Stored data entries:
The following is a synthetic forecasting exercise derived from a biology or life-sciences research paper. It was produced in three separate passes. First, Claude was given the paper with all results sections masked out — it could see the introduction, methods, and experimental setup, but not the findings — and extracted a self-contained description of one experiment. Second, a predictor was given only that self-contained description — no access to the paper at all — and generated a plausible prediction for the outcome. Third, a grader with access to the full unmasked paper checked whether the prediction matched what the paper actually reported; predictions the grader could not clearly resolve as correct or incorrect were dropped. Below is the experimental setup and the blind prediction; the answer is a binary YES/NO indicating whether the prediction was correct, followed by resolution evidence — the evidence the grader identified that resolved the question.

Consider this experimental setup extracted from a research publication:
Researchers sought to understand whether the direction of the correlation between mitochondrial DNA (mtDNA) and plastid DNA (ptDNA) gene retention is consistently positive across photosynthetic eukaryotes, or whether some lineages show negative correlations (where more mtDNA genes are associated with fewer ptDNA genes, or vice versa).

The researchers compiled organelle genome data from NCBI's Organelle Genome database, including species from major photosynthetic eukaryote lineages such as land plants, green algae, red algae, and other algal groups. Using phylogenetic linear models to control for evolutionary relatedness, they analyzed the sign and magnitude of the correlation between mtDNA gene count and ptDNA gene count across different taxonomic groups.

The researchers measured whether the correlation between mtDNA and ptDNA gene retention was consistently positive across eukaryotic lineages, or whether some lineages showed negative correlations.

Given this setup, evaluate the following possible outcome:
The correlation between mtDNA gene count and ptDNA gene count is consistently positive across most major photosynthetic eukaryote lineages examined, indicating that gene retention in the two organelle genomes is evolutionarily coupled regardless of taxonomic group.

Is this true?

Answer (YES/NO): YES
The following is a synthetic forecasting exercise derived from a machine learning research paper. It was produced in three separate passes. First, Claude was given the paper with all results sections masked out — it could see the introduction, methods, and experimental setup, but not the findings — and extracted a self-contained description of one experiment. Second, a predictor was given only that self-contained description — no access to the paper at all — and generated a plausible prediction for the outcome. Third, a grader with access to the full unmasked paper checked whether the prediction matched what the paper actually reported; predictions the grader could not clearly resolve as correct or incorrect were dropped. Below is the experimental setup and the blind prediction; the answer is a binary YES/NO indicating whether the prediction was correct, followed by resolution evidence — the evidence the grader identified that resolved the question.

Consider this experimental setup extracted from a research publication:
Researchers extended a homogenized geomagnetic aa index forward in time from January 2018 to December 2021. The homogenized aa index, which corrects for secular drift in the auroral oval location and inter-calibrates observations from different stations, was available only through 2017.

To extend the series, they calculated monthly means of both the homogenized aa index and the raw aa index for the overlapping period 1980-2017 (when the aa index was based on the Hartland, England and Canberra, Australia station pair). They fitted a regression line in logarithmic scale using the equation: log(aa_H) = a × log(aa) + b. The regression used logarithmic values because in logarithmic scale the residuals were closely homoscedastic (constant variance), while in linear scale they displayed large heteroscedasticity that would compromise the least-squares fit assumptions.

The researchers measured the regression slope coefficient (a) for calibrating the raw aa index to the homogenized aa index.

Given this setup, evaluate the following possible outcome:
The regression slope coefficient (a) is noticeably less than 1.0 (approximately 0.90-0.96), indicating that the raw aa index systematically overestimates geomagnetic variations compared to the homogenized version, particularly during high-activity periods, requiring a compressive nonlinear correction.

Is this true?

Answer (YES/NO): NO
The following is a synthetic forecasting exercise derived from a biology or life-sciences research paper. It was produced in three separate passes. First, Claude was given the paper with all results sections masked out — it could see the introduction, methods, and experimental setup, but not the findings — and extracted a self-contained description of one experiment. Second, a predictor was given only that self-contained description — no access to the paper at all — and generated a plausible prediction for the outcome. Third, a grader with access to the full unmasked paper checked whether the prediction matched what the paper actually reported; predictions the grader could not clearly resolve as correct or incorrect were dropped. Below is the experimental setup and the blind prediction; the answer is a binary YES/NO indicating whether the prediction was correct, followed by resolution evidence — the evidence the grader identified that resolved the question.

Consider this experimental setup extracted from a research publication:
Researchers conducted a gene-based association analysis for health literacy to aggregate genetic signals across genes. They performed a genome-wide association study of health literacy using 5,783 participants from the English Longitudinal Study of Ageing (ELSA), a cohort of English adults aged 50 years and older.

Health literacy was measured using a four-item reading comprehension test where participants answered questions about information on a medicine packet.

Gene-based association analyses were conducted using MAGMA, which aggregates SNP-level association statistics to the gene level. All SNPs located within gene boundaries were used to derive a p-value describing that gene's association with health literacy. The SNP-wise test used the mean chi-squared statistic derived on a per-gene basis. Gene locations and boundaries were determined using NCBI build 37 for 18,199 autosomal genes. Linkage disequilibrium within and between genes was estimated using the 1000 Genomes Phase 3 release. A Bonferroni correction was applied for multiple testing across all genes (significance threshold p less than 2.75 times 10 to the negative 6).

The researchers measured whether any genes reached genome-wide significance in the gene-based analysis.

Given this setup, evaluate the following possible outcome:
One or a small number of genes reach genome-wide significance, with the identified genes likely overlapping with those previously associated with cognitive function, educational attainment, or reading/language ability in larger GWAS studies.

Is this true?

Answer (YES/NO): NO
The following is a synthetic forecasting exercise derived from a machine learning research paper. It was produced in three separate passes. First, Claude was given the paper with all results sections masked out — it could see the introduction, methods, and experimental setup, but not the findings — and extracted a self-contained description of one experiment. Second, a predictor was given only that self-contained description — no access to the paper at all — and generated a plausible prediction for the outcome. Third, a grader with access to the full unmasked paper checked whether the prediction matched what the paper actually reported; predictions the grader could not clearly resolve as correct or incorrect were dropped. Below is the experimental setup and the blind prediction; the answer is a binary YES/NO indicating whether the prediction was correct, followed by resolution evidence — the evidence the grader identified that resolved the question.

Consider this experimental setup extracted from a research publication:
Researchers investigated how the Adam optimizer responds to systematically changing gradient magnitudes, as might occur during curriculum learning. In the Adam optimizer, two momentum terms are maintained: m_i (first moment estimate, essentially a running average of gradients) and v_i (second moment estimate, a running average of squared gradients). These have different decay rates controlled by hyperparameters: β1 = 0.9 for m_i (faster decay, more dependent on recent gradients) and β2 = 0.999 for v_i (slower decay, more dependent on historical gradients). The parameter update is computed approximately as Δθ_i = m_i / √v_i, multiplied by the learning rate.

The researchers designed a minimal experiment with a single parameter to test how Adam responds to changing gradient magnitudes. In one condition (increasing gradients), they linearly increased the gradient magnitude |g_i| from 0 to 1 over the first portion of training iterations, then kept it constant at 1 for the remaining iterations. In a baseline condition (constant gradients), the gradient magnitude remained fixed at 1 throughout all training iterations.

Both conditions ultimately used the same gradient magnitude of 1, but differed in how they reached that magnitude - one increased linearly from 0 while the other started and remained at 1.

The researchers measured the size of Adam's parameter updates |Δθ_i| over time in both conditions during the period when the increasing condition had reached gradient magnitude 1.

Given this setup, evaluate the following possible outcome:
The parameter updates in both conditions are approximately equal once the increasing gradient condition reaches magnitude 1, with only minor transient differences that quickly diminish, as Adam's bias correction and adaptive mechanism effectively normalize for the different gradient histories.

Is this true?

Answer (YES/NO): NO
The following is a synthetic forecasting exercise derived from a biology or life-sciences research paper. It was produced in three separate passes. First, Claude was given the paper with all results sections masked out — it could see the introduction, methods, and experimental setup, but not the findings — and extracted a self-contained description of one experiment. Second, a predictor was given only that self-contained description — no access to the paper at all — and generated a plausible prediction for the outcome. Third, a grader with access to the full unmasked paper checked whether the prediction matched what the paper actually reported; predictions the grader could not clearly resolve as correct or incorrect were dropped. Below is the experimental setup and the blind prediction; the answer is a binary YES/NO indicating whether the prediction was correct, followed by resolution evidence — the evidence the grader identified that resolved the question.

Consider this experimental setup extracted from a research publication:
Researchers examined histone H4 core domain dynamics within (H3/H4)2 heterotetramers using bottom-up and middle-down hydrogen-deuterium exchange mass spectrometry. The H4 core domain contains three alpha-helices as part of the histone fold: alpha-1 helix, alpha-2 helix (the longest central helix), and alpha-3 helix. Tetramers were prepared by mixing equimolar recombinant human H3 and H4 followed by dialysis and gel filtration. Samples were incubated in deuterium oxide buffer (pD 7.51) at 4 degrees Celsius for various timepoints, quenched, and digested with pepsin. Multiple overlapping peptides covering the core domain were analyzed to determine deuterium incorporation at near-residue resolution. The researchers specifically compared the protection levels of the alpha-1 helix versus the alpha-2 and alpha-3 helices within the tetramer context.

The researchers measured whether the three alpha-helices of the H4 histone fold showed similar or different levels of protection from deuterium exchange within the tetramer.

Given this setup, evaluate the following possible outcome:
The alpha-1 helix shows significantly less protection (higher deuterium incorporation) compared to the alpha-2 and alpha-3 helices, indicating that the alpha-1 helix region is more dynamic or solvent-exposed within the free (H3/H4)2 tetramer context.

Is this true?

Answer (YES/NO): YES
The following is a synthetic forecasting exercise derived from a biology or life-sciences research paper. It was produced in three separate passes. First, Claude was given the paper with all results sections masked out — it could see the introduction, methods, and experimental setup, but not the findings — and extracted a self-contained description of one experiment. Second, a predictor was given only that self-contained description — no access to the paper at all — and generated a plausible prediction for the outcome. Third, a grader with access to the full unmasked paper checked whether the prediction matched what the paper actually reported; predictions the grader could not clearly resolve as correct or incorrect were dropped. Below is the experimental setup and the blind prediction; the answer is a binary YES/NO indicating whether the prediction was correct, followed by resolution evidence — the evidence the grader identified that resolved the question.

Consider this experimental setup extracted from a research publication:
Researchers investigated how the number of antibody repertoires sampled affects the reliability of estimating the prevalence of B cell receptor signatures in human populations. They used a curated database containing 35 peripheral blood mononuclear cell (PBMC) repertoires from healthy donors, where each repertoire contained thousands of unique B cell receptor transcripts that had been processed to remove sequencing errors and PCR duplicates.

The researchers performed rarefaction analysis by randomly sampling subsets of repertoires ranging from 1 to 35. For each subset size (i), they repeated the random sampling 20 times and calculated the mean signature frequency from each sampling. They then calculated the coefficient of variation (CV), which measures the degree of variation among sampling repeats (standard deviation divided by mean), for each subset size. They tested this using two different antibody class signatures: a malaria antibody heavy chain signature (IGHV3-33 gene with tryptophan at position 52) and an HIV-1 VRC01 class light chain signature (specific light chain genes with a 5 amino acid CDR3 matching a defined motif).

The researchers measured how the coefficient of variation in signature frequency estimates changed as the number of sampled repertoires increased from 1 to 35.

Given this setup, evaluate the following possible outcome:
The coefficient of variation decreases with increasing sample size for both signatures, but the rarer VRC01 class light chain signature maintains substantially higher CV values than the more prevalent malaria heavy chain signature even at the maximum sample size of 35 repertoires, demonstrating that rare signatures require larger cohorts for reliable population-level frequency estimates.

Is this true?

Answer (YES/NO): NO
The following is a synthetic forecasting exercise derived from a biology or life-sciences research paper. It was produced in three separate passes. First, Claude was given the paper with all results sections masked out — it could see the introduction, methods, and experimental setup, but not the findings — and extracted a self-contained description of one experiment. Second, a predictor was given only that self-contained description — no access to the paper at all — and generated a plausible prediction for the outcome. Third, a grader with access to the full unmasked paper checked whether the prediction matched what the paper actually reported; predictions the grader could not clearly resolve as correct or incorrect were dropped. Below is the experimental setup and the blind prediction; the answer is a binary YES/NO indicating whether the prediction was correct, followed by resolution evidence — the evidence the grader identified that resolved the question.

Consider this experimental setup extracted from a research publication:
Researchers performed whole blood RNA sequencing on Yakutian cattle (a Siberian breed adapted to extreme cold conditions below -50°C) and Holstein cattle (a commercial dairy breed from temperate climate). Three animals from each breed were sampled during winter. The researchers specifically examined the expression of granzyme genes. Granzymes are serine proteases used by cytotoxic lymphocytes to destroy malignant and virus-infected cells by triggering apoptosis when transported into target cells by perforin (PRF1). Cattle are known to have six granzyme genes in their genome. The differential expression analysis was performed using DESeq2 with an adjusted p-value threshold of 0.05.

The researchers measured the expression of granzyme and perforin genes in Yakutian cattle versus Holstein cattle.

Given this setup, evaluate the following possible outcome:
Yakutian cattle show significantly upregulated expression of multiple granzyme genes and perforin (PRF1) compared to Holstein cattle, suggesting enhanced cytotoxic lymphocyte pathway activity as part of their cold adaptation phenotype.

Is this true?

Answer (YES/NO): YES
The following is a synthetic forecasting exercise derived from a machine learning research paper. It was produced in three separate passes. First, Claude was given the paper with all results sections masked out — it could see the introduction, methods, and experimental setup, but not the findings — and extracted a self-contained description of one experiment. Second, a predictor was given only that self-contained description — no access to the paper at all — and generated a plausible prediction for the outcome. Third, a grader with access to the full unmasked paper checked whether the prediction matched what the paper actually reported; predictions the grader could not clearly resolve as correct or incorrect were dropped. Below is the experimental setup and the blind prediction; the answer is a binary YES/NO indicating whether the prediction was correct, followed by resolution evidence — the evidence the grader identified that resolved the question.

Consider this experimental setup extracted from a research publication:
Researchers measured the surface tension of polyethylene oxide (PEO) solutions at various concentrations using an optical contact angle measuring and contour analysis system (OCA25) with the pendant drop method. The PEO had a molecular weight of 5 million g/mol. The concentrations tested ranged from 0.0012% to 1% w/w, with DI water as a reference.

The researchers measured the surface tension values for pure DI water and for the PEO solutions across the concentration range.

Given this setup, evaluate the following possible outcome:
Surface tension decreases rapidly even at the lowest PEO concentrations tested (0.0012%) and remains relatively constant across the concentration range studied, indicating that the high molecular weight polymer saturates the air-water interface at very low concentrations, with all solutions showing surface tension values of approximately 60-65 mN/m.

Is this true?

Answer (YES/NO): YES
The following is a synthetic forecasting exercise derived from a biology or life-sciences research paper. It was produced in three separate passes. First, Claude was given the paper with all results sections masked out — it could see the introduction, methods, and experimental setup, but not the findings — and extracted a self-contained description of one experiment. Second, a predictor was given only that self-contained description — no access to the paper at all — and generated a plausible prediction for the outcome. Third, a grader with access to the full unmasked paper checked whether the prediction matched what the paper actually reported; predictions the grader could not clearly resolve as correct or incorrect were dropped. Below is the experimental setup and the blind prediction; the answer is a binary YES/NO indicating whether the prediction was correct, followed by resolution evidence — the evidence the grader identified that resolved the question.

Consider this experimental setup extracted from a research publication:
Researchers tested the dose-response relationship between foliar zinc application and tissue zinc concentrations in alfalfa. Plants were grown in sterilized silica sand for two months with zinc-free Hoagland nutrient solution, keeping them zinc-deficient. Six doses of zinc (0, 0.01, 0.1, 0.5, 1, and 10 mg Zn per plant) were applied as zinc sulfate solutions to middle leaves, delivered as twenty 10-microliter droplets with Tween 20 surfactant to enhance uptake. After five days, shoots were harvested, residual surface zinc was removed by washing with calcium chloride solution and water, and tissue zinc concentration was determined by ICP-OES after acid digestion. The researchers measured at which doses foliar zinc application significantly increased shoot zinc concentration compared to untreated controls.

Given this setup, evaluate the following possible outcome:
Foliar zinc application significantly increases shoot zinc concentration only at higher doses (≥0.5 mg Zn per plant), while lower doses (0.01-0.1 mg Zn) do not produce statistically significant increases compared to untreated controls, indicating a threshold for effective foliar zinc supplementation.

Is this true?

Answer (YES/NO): NO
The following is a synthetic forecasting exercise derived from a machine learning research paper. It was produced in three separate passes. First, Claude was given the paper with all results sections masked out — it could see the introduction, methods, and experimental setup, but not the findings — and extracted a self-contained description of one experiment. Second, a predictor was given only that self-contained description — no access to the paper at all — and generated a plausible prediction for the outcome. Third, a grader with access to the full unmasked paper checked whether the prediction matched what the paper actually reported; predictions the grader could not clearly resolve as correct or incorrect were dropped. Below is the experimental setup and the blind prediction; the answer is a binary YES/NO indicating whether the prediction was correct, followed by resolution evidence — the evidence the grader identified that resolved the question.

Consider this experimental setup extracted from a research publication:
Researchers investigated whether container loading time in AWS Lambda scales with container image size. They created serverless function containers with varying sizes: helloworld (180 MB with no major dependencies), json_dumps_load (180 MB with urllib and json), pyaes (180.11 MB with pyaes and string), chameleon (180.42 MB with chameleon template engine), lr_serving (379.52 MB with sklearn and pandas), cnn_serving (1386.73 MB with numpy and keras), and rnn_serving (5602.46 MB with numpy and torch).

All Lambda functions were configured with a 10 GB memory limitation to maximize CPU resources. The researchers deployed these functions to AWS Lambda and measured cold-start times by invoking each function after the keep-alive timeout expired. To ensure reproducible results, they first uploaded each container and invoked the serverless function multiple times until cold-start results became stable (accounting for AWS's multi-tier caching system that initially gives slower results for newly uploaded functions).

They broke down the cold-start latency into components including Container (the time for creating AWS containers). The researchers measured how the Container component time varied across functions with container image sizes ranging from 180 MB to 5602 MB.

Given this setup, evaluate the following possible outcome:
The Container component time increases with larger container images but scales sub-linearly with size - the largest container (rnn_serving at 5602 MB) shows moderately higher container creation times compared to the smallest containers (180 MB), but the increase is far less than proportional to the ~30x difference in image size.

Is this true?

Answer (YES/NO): NO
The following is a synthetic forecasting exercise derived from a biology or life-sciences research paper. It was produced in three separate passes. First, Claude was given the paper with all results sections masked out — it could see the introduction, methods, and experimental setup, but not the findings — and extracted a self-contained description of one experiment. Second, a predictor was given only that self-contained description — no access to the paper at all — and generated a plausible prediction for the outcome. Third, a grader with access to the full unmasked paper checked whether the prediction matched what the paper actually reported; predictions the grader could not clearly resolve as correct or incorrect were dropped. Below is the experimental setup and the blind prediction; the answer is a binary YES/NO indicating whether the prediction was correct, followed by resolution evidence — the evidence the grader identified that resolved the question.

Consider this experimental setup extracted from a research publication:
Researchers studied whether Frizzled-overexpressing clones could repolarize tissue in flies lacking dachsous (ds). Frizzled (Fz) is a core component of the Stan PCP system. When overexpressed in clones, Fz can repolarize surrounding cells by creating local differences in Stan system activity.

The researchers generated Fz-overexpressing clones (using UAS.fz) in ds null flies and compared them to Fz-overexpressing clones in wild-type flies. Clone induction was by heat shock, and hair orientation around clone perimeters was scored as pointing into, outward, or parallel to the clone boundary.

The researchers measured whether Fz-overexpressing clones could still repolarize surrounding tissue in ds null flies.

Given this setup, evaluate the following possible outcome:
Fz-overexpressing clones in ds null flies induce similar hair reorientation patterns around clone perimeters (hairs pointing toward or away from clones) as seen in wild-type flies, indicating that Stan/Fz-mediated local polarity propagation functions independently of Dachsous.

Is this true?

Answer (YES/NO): YES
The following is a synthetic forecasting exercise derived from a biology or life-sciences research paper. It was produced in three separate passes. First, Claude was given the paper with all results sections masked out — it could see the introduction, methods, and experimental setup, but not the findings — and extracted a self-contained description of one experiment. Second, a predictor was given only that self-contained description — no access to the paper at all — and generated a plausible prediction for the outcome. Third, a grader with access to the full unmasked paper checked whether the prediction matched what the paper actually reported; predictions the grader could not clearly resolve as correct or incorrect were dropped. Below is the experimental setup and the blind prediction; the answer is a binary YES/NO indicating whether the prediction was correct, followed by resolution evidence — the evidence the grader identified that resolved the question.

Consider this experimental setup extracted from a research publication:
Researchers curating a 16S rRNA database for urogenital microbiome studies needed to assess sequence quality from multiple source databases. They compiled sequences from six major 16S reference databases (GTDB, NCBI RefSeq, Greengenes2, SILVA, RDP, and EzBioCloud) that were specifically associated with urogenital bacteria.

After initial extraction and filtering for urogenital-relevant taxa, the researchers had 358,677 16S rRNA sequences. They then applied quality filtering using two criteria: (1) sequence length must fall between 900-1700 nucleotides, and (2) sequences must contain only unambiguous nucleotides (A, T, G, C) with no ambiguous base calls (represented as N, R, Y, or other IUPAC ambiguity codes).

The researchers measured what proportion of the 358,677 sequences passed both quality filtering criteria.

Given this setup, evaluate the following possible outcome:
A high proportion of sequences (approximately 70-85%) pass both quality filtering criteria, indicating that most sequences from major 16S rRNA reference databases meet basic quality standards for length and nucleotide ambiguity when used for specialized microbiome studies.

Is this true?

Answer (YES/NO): YES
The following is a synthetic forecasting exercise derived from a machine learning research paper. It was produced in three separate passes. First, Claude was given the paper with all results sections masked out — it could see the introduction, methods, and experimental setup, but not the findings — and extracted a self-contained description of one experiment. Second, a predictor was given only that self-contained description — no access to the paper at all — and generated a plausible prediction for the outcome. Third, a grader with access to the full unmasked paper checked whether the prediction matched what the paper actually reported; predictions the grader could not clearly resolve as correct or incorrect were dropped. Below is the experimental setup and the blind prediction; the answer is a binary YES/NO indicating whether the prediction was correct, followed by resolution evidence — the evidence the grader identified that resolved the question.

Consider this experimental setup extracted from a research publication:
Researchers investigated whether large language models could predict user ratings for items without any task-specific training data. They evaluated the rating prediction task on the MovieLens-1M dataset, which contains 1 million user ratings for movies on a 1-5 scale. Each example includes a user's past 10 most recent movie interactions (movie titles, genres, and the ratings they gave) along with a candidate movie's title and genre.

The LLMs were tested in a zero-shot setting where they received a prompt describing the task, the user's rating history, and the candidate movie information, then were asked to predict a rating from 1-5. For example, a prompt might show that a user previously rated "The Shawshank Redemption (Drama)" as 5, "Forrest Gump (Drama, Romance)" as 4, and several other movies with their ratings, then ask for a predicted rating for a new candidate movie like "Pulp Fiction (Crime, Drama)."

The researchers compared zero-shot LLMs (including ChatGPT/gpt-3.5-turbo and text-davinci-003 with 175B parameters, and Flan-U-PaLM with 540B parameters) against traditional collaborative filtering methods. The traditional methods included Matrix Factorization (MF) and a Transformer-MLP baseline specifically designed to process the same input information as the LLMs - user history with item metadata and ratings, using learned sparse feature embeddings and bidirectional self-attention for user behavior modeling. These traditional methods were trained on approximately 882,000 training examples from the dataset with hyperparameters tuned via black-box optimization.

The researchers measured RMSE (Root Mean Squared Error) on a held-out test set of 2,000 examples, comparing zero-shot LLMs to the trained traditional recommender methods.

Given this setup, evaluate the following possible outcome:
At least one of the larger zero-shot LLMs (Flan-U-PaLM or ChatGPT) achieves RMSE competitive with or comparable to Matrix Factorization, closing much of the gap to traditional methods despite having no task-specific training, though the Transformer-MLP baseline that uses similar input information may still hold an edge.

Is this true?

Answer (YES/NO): NO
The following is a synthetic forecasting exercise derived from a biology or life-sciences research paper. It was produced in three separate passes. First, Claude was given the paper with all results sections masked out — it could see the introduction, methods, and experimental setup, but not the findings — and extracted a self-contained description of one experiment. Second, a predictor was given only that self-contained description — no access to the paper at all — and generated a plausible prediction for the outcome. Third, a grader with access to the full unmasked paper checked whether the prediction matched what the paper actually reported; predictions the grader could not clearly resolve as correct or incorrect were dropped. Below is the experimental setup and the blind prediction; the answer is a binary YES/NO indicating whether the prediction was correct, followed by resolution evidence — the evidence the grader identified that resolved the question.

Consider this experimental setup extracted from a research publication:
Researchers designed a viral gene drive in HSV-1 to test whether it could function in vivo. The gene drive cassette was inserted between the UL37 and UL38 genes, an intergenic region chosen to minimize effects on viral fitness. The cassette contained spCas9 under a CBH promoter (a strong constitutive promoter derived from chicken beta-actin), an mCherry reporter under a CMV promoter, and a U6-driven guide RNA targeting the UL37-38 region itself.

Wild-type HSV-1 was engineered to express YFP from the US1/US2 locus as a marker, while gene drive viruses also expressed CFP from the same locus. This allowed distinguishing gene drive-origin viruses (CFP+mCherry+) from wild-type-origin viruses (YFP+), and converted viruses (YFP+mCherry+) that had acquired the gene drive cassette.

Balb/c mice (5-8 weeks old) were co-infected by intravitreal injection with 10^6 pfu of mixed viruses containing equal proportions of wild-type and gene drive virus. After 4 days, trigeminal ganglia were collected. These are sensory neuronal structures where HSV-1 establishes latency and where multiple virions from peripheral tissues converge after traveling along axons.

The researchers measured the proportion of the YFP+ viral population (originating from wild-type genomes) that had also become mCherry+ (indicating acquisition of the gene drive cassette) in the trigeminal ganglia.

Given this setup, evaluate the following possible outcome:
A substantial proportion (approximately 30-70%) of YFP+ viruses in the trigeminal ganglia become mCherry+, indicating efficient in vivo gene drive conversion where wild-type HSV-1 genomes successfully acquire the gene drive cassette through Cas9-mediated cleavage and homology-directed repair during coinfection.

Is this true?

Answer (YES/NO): YES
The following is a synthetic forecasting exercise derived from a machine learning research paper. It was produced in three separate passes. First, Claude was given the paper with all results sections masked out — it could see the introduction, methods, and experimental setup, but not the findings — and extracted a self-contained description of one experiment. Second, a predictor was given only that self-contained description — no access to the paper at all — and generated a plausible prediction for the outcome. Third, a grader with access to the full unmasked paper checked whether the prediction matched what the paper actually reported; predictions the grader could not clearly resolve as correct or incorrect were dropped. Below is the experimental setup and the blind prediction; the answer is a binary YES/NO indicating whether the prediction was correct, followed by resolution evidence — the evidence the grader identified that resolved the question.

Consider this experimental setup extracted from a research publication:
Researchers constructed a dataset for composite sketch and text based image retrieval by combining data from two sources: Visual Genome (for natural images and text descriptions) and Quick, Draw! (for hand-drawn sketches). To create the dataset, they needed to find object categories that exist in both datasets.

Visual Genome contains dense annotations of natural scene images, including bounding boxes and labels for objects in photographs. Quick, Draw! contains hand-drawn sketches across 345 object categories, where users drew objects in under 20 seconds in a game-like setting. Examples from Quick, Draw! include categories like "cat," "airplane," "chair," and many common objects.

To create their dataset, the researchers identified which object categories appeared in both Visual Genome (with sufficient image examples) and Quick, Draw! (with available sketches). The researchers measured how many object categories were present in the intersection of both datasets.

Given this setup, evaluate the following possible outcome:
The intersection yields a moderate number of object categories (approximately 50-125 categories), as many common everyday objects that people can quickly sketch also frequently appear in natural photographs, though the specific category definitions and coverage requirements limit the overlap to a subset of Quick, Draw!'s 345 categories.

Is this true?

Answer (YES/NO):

[ACTIVITY]
Each line of the records that contains the string "equal" must be copied.

[ANSWER TO THIS PROBLEM]
The parameter updates in both conditions are approximately equal once the increasing gradient condition reaches magnitude 1, with only minor transient differences that quickly diminish, as Adam's bias correction and adaptive mechanism effectively normalize for the different gradient histories.
Balb/c mice (5-8 weeks old) were co-infected by intravitreal injection with 10^6 pfu of mixed viruses containing equal proportions of wild-type and gene drive virus. After 4 days, trigeminal ganglia were collected. These are sensory neuronal structures where HSV-1 establishes latency and where multiple virions from peripheral tissues converge after traveling along axons.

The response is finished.